Mr Eazi is now in the process of playing around with names for the album. It’s a deeply personal album, he says. When I probe whether by personal he means he’ll be sharing more on his recent engagement to award-winning Nigerian actress Temi Otedola, he responds: “When I say personal, I don’t even just mean like love. I just mean personal in the sense of what I’m talking about. My first single, Legalize, I’m talking about getting engaged to my fiancée, so that’s personal. In the next one I’m talking about realising where I am in life and giving thanks. So it’s linked to this first one because in that one I also make reference to my fiancée. In other songs I’m talking about people that have hurt me. Like 90% of all the songs are real, when I say, ‘I don’t wanna do no carra baby you make me legalize,’ it’s real. I’m talking to my fiancée.”

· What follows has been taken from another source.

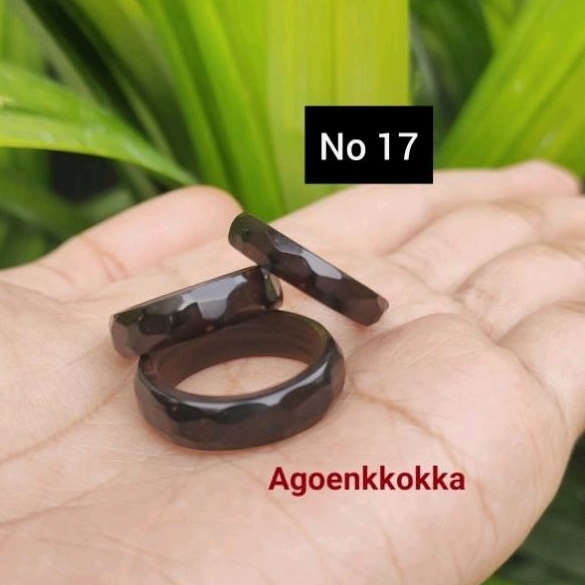 Cincin cutting ukuran 17 hitam kokka kaokah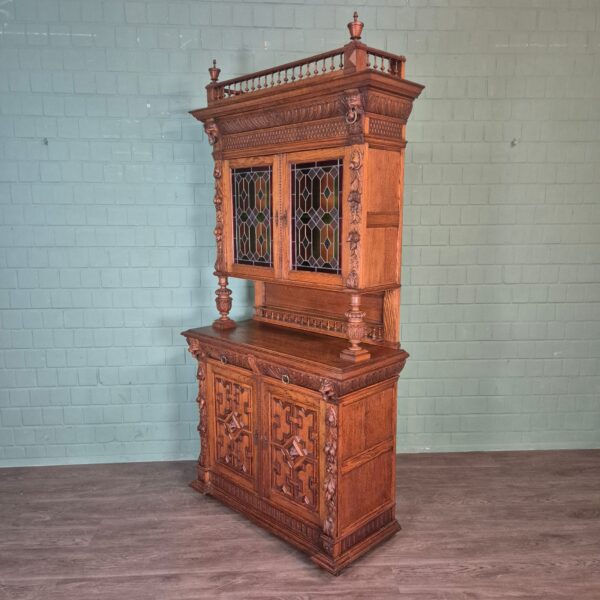 Buffetschrank Schrank Gründerzeit 1880 Eiche – Bild 5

Over the last couple of years, Mr Eazi’s popularity and reach has expanded far beyond the continent and the diaspora thanks to some calculated features. His most fruitful musical relationship has been with Colombian singer J Balvin, who is one of the best-selling Latin artists in the world.
In 2019 he was featured on Bad Bunny, another huge Latin star, and Balvin’s Afrobeats-leaning hit Como Un Bebe. Today the single is one of the best-selling Afrobeats songs in recent history with well more than 300-million streams worldwide. This success launched Mr Eazi into the Latin market, and he hasn’t looked back since.
He recalls how he was introduced to Balvin through Michael Brown, who produced Legalize. The two connected instantly and, before long, he joined Balvin on tour. “Then we made that record and we put it on him and Bad Bunny’s album,” he explains. “That was the only feature on the album, and that was the first high-level introduction of Reggaeton to Afrobeats ever. This was it, that was the moment that kind of opened the door.”
As follow-ups to his two projects, Accra to Lagos and Lagos to London, Mr Eazi previously teased that his next voyage would see him going from London to Kingston. His two releases before Legalize were the yardi/dancehall songs Falling For You with Blaq Jerzee and Harmonize, and before that, Walangolo with DJ Neptune and Konshens.
“That’s island music,” he says. “Those are songs that would’ve been on maybe London to Kingston, but I didn’t, that’s why you see them dropping like that. Maybe at one point another one will drop with a dancehall DJ, but I didn’t go that route with this album. But the journey now is a mental journey, it’s no more from one place to another. So the sonic direction of this album, I don’t even know how to explain it. There’s a reggae influence — the last song on the is reggae-influenced but it features the Soweto Gospel Choir. Then there’s Legalize which is like afro R&B. Then there’s other songs in between. All the songs that I’m making now are real to me. Everything is the pictures I want to paint.”